Current activities

Officially I am retired but I wish to share my experience, networks and knowledge, which I acquired over 40 years. Therefore (from spring 2019) I work as a boardmember Information/ICT for 2 organisations in the care in the Netherlands and I am operational as independent consultant. Apart from the projects already mentioned in the section “Who am I?”:

In Uganda I was involved in a project to improve the operational management of hospitals to manage their bed occupancy. For this purpose an algorithm has been developed that, based on the data of the patient, his / her family and his / her illness, predicts the patients’ likelihood of discharge.

In Ethiopia I have been working with the Tigray Institute of Policy Studies (TIPS, see http://www.tips.gov.et) to improve the capacity for advanced, quantitative research.

In the Netherlands I have been involved in a programme to implement a complete ERP system at Fairphone: A social enterprise which aims to develop smartphones that are designed and produced with minimal environmental impact, that does not contain conflict minerals (such as gold, tin and tungsten) and has fair labour conditions for the workforce along the supply chain producing it.

In recent years I have become fascinated by the opportunities for innovation offered by data analysis and data science in “soft sectors”. Not only because of the technology itself, but even more because of the opportunities, the ethical dilemmas and the organizational challenges. For the coming years I would like to contribute to the responsible use of data analysis and data science in these sectors.

This has already resulted (amongst others) in the following activities:

In Q3 of 2020 I conducted an online training workshop in datascience for a group of 7 lecturers (with a thorough background in ICT) of the Polytechnic College Suriname (PTC, https://ptc.edu.sr/) which offers recognized higher professional education (HBO) courses. This workshop had the ambition to enable the lecturers to develop a curriculum in Datascience. The curriculum development will be finalized in March 2021 and the programme will be offered to students in Suriname from the 2nd half of 2021.

In Q4 of 2020 I conducted (together with Michiel Kupers, ASML) an online training for 4 ICT companies in Bangladesh in cooperation with the Bangladesh Association of Software and Information Services (BASIS) : the national trade body for Software & IT Enabled Service industry, see https://basis.org.bd with more than 1100 member organizations. The workshop was a mixture of webinars and coaching sessions with the objective to enable participants with a good background in programming and statistics to acquire a thorough technical and commercial insight into the possibilities of Datascience and to develop a prototype of a new service which can be offered to new or existing clients.

The workshop took some 5 – 7 weeks (some follow-up coaching sessions are still taking place) with a focus on knowledge transfer in the first 3 weeks (with an average of 6 webinars a week) and coaching in development the new service in the following weeks. The extremely enthusiastic participants requested for a follow-up in 2021 in the form of an advanced training which was implemented in august – november 2021.

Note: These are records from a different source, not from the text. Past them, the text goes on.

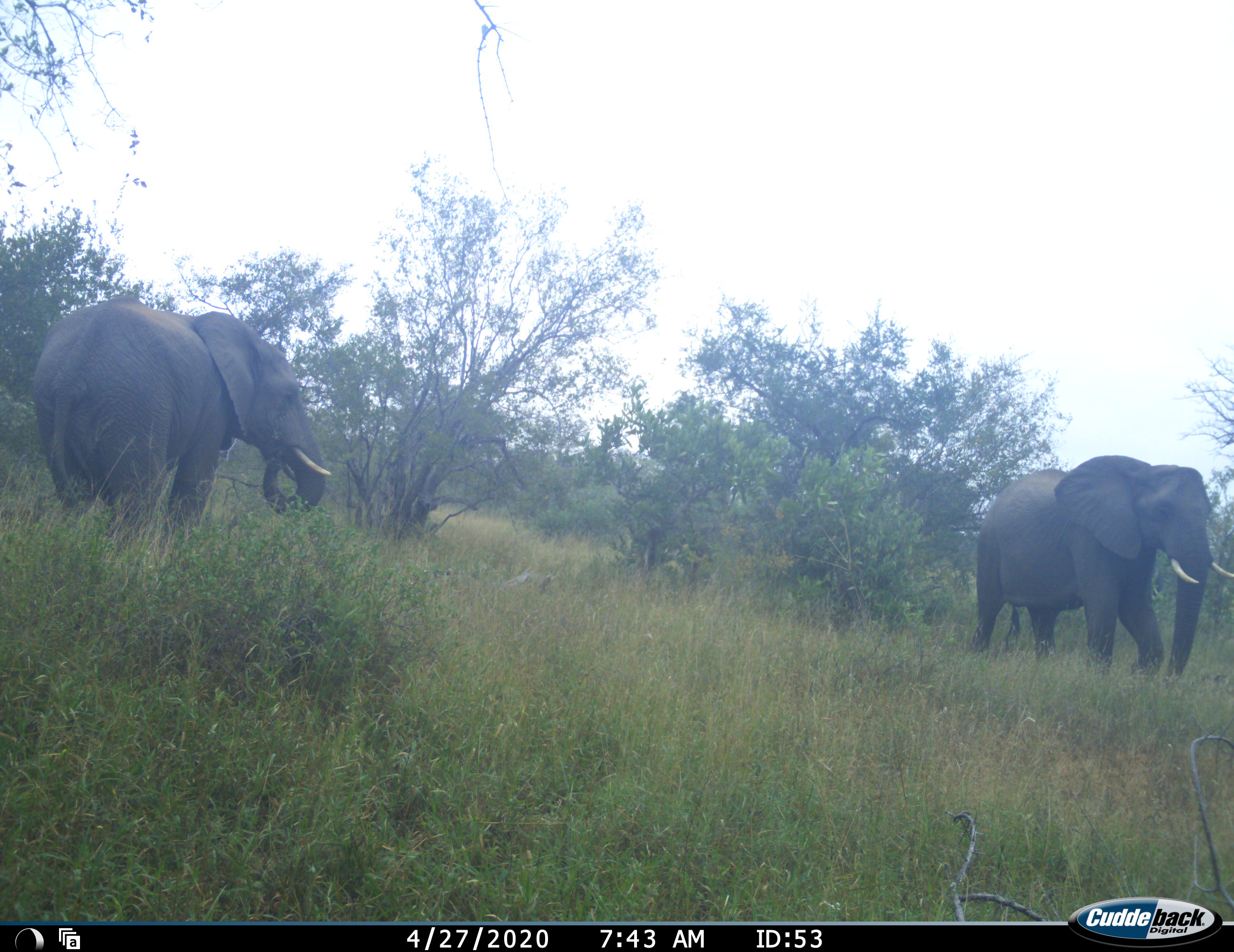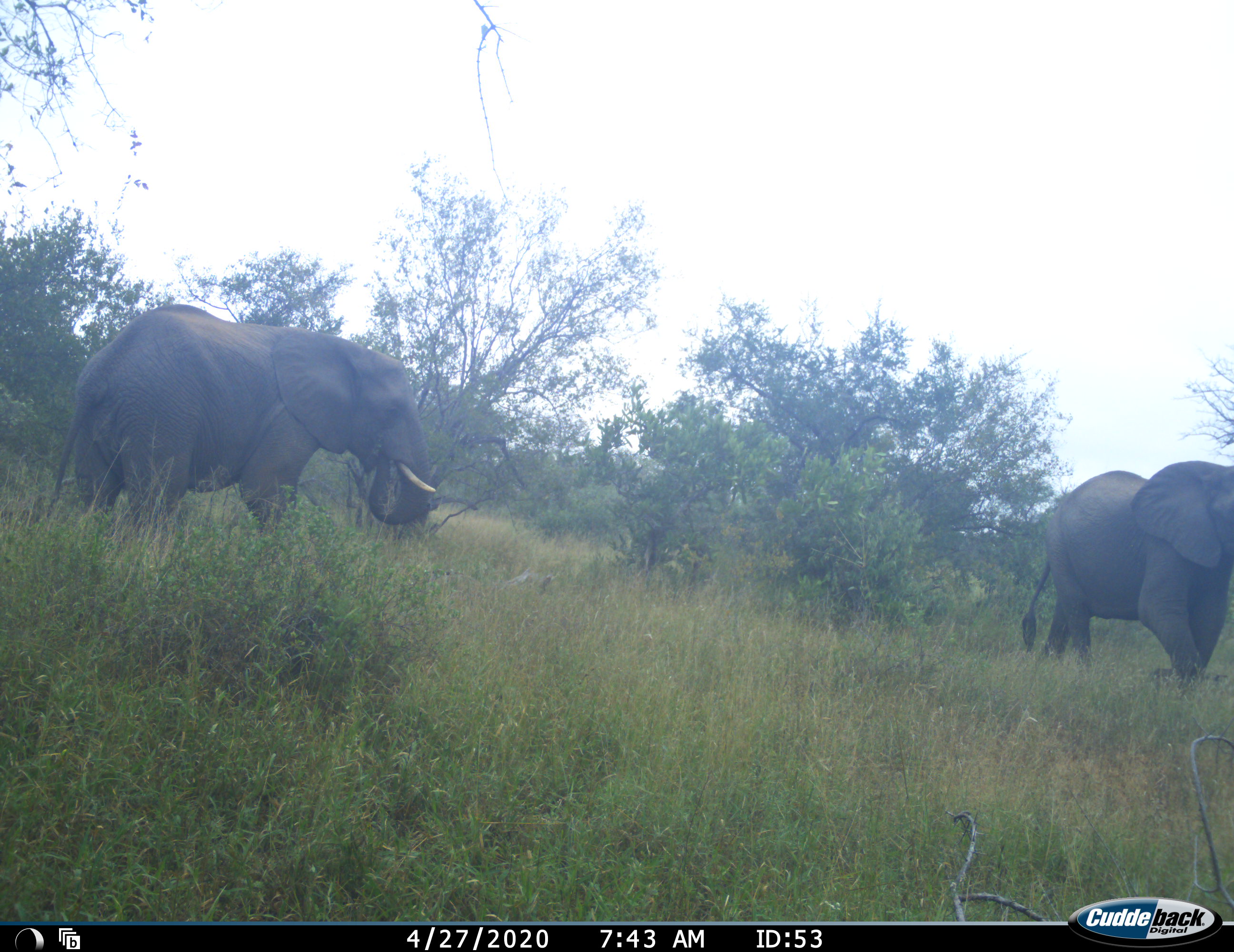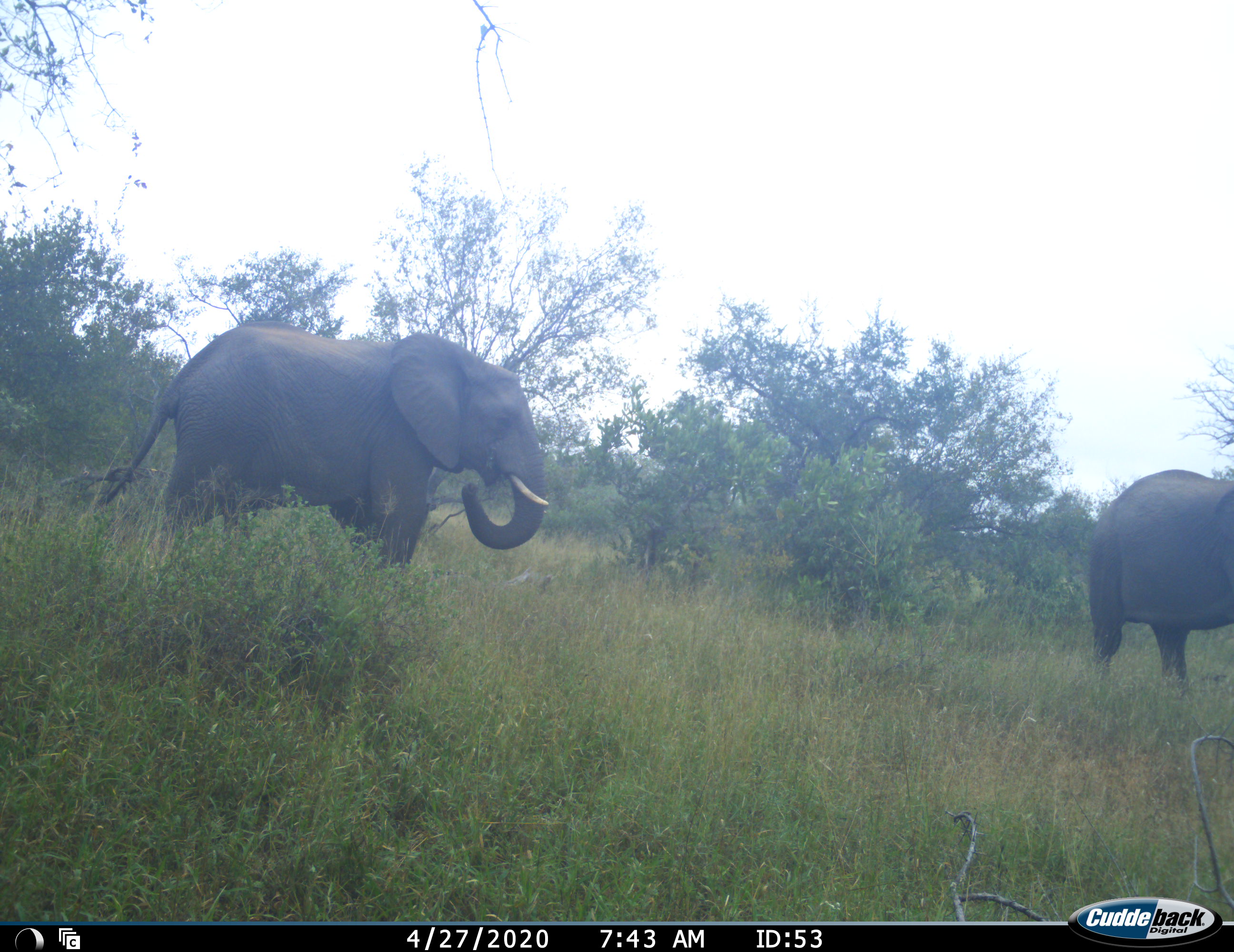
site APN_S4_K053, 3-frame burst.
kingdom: Animalia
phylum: Chordata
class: Mammalia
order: Proboscidea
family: Elephantidae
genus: Loxodonta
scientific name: Loxodonta africana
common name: african bush elephant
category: elephant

Form March 2021 I worked for the project ‘NLP4Stories’, an application for users doing surveys and narrative research such as Sprockler.

Sprockler is an application which supports researchers with the analysis of data collected from projects, events, research partly with open questions. When the number of respondents is getting high, it becomes very complex to analyse the answers to open questions. In this project a number of Natural Language Processing technologies are used for the analysis of open answers with the aim to support Sprockler users by

  • Finding commonalities and differences in stories of respondents
  • Analysing frequently used words/terms
  • Identifying weak signals with potentially high impact (the so-called outliers)
  • Automatic generation of summaries
  • Detecting striking differences in the answers e.g. on variables such as age etc.

NLP4 Stories has been developed to support the users. Not to partially automate the analysis. The first pilot was successful and NLP4Stories will be rolled out on a larger scale in Q3.